Neural theory for the visual perception of goal-directed actions and perceptual causality
Speaker: Martin. A. Giese; Section for Computational Sensomotorics, Dept. for Cognitive Neurology, HIH and CIN, University Clinic Tübingen, Germany
The visual recognition of goal-directed movements even from impoverished stimuli, is a central visual function with high importance for survival and motor learning. In cognitive neuroscience and brain imaging a number of speculative theories have been proposed that suggest possible computational processes that might underlie this function. However, these theories typically leave it completely open how the proposed functions might be implemented by local cortical circuits. Complementing these approaches, we present a physiologically-inspired neural theory for the visual processing of goal-directed actions, which provides a unifying account for existing neurophysiological results on the visual recognition of hand actions in monkey cortex. The theory motivated, and partly correctly predicted specific computational properties of action-selective neurons in monkey cortex, which later could be verified physiologically.

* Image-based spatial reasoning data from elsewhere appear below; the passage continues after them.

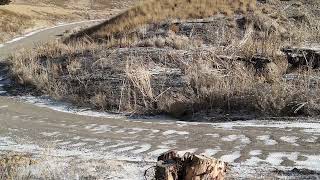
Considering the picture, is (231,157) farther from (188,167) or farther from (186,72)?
(186,72)

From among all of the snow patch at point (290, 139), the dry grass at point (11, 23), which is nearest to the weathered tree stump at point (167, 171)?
the snow patch at point (290, 139)

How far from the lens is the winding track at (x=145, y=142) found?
7.42m

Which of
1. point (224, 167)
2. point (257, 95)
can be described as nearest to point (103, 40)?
point (257, 95)

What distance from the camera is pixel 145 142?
919 cm

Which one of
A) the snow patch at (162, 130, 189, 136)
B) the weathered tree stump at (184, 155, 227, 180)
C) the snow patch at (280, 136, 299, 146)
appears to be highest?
the weathered tree stump at (184, 155, 227, 180)

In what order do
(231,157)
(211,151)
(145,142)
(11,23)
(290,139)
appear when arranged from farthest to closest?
(11,23), (145,142), (290,139), (211,151), (231,157)

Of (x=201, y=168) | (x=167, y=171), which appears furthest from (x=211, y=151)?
(x=167, y=171)

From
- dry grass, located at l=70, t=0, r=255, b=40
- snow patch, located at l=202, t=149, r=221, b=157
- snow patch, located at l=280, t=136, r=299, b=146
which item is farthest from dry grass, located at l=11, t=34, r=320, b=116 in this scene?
dry grass, located at l=70, t=0, r=255, b=40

Opposed to several dominant theories in the field, the model demonstrates that robust view-invariant action recognition from monocular videos can be accomplished without a reconstruction of the three-dimensional structure of the effector, or a critical importance of an internal simulation of motor programs. As a 'side-effect', the model also reproduces simple forms of causality perception, predicting that these stimuli might be processed by similar neural structures as natural hand actions. Consistent with this prediction, F5 mirror neurons can be shown to respond selectively to such stimuli. This suggests that the processing of goal-directed actions might be accounted for by relatively simple neural mechanisms that are accessible by electrophysiological experimentation.